A lot has been said about how good Titanfall 2 “feels,” as if the game were an expensive suit or a set of bedsheets. But there is definitely something to how refined and natural Titanfall 2 is to play, incorporating wall-runs, jetpacks, and context-sensitive melee moves into a ballet of violence. For all of Titanfall 2’s missteps, the team charged with player-control is in a league of their own and there was never a moment where I did not enjoy the act of putting fingers to controller and watching my little-rifleman-that-could run along a wall before dropkicking the rifleman who couldn’t. It is truly unfortunate how little the rest of the game manages to match or even make room for the movement mechanics which were clearly given priority over lesser things like plot. The level designs fluctuate wildly from those which barely acknowledge your extended moveset to levels which funnel you through linear obstacle courses. The most exciting and successful moments in Titanfall 2 are the instances when the level designs give you the freedom and opportunity to utilize your full moveset, attacking the landscape’s geometry as much as your enemies and coming close to what the game’s opening envisioned.

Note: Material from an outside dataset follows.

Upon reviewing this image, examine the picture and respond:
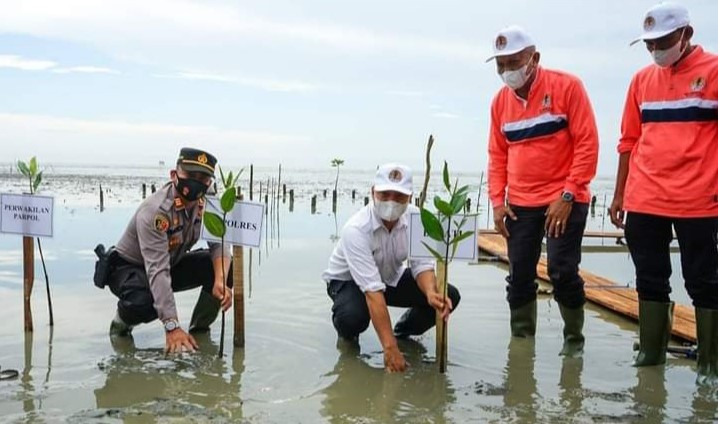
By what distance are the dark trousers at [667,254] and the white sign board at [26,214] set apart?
11.2 feet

While Titanfall 2’s narrative is universally one-note and flavorless, its mechanics are bloated by their variety and lack of space to explore it. Almost every mission brings something new into an already busy set of systems, often recalling the gadgets of Ratchet & Clank (2002) but without the breathing room that allowed R&C to comfortably incorporate gadgets with combat. Instead, Titanfall 2 uses gadgets like flavor text, pretty pieces of gameplay that never quite justify themselves when the game is already struggling to accommodate its base mechanics. This design was intentional, however, as in discussing developing Titanfall 2 with GamesRadar+, game director Steve Fukuda cites the gamejam approach – making a bunch of small prototypes focusing on innovation over polish – as foundational to Titanfall 2’s design philosophy.
But what Titanfall 2 achieves in variety is loses in cohesion. Many games struggle with their narratives due to it being one of the last things added during development, and Titanfall 2 further exemplifies this by being so clearly the result of numerous independent projects folded together with a story stapled on top. Titanfall 2 is oddly messy for all its blank-check visuals and movement precision, like a demo remastered and released as an LP. It plays the part but lacks the through-line to elevate it from disconnected experiments into something complete and holistic.

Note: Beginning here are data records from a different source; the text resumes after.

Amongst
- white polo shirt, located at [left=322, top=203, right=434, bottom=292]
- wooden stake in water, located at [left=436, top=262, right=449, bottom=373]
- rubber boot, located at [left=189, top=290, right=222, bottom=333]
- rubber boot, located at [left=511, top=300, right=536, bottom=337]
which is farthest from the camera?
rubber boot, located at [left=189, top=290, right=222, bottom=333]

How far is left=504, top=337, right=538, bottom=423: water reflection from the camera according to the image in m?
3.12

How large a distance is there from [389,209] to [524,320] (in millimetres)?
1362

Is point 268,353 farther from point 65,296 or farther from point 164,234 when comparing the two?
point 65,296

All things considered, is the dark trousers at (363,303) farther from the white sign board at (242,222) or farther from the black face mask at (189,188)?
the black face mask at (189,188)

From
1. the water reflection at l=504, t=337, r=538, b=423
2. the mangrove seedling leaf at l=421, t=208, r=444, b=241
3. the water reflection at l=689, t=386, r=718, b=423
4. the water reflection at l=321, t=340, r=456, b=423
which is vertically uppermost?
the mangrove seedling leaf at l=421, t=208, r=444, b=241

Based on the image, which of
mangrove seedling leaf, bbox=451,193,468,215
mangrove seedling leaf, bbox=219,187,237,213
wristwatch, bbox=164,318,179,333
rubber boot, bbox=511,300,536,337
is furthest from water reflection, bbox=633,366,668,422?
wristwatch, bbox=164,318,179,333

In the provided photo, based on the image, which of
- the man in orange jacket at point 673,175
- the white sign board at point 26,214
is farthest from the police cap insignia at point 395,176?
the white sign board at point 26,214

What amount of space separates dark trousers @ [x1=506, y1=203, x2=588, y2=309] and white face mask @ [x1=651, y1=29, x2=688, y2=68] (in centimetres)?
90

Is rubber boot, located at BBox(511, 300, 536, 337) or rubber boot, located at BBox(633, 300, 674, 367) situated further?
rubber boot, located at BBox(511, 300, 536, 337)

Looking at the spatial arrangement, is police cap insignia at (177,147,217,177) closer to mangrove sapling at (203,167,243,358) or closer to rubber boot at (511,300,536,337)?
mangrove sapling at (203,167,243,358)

Titanfall 2 is not a bad game so much as it’s a disappointing one, though oddly not because of what it lacks but what it doesn’t know what to do with. Many of Titanfall 2’s levels are individually brilliant, but when positioned as just one of many prototypes for what a single player Titanfall might look like they signal an uncertainty that tarnishes the whole experience. There is almost certainly a great Titanfall campaign inside of Titanfall 2, but nobody knows or is willing to say what it looks like. Titanfall 2 might succeed in creating a bombastic, borderline masturbatory player power fantasy, but it couldn’t convince me to care.
Titanfall 2 was reviewed on Xbox One S using a copy acquired by the author.